» Do this:
Quote the listing below from the line containing "With the options" through the end of the listing, with both ends included. Leave the pictures out of your answer.

Excerpts from a spatial dataset:
* START *

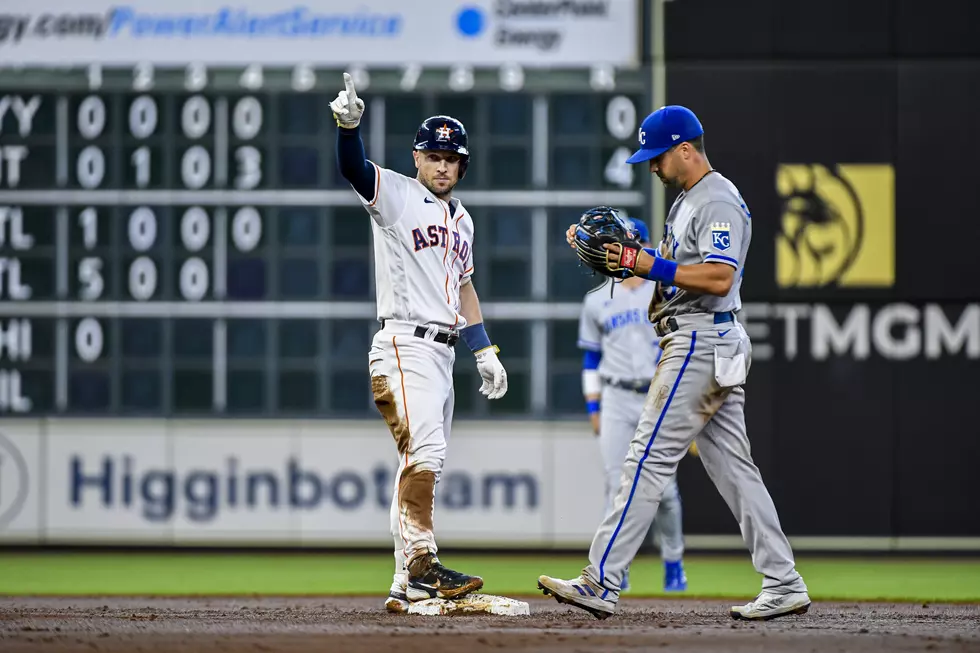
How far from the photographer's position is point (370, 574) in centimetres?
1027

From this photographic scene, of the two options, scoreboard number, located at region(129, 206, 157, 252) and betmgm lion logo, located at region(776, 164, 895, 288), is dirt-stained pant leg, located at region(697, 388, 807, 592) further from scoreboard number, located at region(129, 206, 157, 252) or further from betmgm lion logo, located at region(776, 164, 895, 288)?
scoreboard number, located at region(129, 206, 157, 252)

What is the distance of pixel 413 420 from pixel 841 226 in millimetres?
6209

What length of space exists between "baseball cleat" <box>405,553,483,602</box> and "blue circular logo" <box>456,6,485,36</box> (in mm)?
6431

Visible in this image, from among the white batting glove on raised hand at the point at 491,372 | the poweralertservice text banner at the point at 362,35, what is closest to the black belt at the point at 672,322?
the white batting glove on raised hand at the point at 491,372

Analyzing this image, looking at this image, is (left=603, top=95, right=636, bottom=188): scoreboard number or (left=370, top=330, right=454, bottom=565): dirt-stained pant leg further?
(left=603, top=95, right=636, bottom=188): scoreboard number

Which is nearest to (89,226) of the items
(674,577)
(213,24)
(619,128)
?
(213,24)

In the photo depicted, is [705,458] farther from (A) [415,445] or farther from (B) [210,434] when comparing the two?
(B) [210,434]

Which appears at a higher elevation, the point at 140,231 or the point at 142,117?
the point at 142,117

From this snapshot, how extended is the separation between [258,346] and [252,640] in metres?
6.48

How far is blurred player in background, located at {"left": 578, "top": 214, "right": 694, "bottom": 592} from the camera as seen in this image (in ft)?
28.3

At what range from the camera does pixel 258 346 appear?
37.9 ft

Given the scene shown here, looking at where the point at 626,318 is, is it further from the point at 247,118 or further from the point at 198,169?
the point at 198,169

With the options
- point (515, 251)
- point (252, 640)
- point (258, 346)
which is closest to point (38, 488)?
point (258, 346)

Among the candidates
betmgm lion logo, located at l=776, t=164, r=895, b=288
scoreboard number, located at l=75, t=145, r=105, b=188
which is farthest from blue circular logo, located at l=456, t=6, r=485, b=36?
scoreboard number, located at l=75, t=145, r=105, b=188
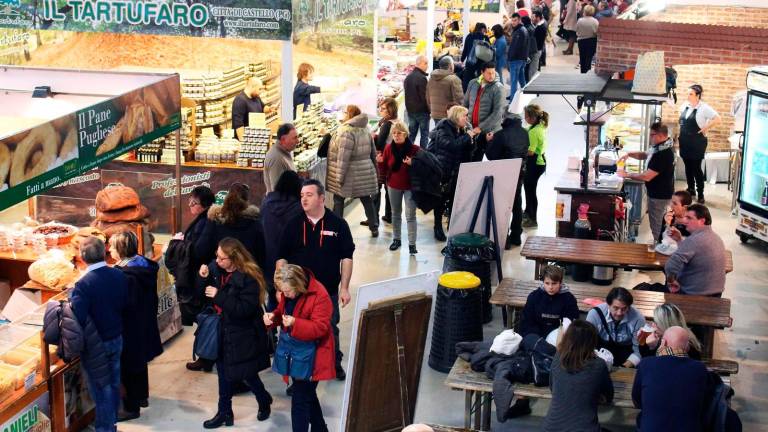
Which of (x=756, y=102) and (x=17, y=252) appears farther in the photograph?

* END *

» Right answer:
With the options
- point (515, 251)
- point (252, 640)
- point (258, 346)
which is closest to point (38, 488)?
point (258, 346)

Among the candidates
betmgm lion logo, located at l=776, t=164, r=895, b=288
scoreboard number, located at l=75, t=145, r=105, b=188
which is farthest from blue circular logo, located at l=456, t=6, r=485, b=36?
scoreboard number, located at l=75, t=145, r=105, b=188
Which of (x=756, y=102) and (x=17, y=252) appears farther in the photograph?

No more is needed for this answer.